Now we have a problem because the client has no way of knowing whether the debit was performed or not, in the example above the journal has taken place but the machine running the account service could have a problem and not get round to telling the banking system to perform a journal.

Fixing the problem

We established in the last section that the client has no way of knowing whether the debit took place if we do not receive a response from the account service so the only thing we can do would be assume that it did not take place and retry the service call given the scenario from fig 2 this would be very bad as the debit did take place so we would duplicate the debiting of the account.

So we have a few options of how we can deal with this issue:

  1. We don’t perform retries on the client side automatically instead we handle the situation manually and could perform a compensating action before attempting a retry (i.e. perform a credit journal)
  2. We check on the account service whether we have already had a debit for the chosen account and amount in a specific time frame and if so we ignore the call (this would not work in this example as we may have a genuine need to debit the account twice within a specific time frame)
  3. Have the client send something unique (i.e. GUID) for the current debit that you want to take place this can then be used by the account service to check if we have already performed the journal associated with this request.

The last 2 options are to make the account service idempotent my recommendation would be to use the last option and this is the option I will demonstrate for the rest of the post.

Ok so the first change we should make is to add a unique id to the request that gets sent, it is the responsibility of the client application to associate this unique id with the UoW being carried out (i.e. if the client application was allowing an overdrawn account be settled then the UoW would be a settlement and we can then associate this id to the settlement) so the client needs be changed to store this unique id.

The next change is for the account service to perform a check to make sure that we have not already performed a journal for the id passed to it, this is accomplished by storing each id against the result (in this case the journal reference) once the journal has taken place and querying it as the first task, if we find the id then we simply return the journal reference in the response back to the client.

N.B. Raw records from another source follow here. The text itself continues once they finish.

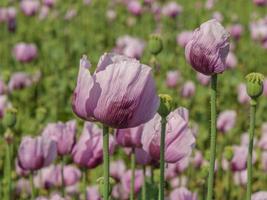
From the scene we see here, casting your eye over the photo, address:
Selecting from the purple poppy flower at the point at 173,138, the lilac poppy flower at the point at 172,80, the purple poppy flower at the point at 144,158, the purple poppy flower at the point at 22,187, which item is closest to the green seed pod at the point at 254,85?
the purple poppy flower at the point at 173,138

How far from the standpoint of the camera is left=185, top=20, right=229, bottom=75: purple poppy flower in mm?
1215

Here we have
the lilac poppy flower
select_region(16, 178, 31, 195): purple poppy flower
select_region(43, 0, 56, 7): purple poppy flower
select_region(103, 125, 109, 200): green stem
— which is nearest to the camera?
select_region(103, 125, 109, 200): green stem

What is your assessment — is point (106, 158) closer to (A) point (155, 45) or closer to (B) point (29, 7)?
(A) point (155, 45)

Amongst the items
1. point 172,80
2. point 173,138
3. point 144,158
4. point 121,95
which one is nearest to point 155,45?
point 144,158

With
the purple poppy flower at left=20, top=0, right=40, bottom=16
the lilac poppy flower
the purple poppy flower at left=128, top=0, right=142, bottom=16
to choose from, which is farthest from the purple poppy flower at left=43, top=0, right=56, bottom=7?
the lilac poppy flower

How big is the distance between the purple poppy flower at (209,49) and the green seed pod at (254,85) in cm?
7

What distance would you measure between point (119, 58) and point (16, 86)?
255 cm

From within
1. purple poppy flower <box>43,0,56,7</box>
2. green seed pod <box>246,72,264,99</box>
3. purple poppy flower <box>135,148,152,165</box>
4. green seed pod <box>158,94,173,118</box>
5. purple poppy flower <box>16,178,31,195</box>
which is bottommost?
purple poppy flower <box>16,178,31,195</box>

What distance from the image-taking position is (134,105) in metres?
1.13

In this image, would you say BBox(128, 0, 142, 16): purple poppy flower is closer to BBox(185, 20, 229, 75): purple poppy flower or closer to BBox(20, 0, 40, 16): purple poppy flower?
BBox(20, 0, 40, 16): purple poppy flower

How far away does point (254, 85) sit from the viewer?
49.1 inches

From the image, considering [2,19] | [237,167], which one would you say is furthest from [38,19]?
[237,167]

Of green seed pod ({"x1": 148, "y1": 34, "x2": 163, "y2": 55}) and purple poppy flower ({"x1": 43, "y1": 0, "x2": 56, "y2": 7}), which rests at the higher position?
purple poppy flower ({"x1": 43, "y1": 0, "x2": 56, "y2": 7})

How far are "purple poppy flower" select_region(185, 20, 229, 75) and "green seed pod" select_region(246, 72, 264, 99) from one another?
2.8 inches
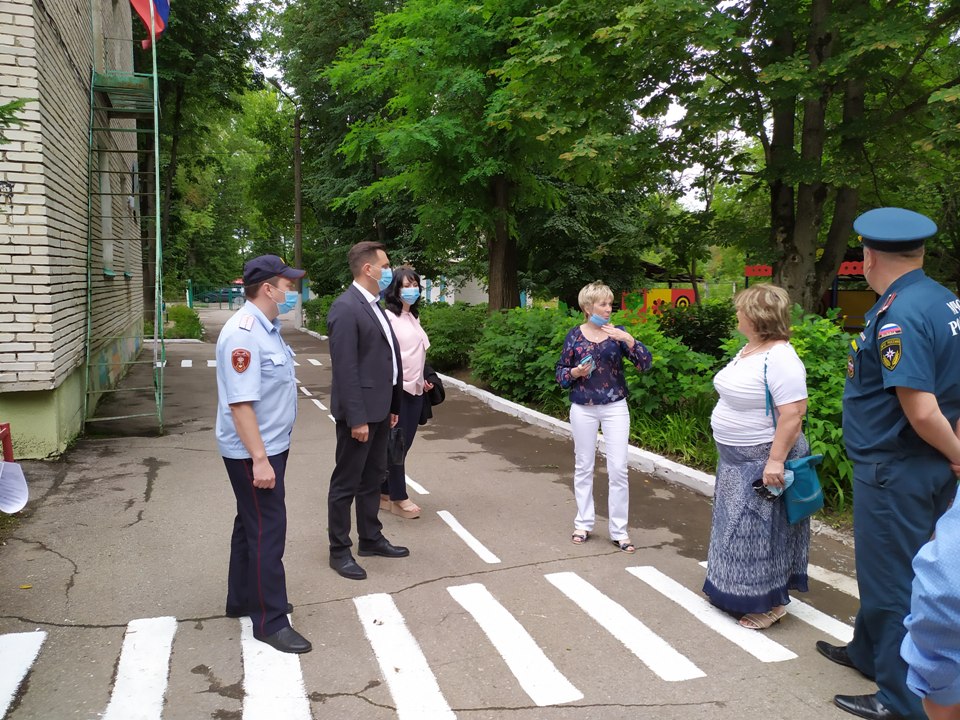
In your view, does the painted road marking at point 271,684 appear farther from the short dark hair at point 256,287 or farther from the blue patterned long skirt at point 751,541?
the blue patterned long skirt at point 751,541

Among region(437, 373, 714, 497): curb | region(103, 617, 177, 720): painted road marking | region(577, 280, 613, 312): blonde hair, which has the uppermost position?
region(577, 280, 613, 312): blonde hair

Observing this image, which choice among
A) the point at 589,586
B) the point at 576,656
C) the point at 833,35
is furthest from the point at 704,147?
the point at 576,656

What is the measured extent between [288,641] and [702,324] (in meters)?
11.2

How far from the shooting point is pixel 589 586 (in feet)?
15.7

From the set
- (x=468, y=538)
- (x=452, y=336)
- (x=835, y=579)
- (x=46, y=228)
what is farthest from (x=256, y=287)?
(x=452, y=336)

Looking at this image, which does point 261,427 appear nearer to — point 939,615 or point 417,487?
point 939,615

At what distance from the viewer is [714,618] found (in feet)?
14.2

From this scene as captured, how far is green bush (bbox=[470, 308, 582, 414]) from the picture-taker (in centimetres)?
1087

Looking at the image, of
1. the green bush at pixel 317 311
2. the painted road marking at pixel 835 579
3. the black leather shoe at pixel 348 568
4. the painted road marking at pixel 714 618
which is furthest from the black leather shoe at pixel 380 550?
the green bush at pixel 317 311

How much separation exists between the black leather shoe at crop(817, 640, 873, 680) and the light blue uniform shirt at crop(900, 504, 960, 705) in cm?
244

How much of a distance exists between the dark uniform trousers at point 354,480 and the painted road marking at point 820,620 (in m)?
2.82

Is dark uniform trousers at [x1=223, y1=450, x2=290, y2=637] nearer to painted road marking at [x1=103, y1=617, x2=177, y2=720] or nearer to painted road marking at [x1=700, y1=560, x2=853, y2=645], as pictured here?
painted road marking at [x1=103, y1=617, x2=177, y2=720]

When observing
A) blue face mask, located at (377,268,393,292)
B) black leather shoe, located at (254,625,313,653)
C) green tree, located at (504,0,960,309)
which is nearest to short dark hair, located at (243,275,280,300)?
blue face mask, located at (377,268,393,292)

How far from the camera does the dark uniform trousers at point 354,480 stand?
493 cm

If the id is not found we must not have performed a journal so we need to make the call to the banking system as we were before and then store away the id and the journal reference and return the response back to the client.

Now that this is in place we can have the client perform retries (within a certain threshold) if we receive no response back from the account service safe in the knowledge that we won’t get duplicate debits from the account, here is a sequence diagram to outline the new strategy:

New idempotent account service

Ah the joys of distributed architecture!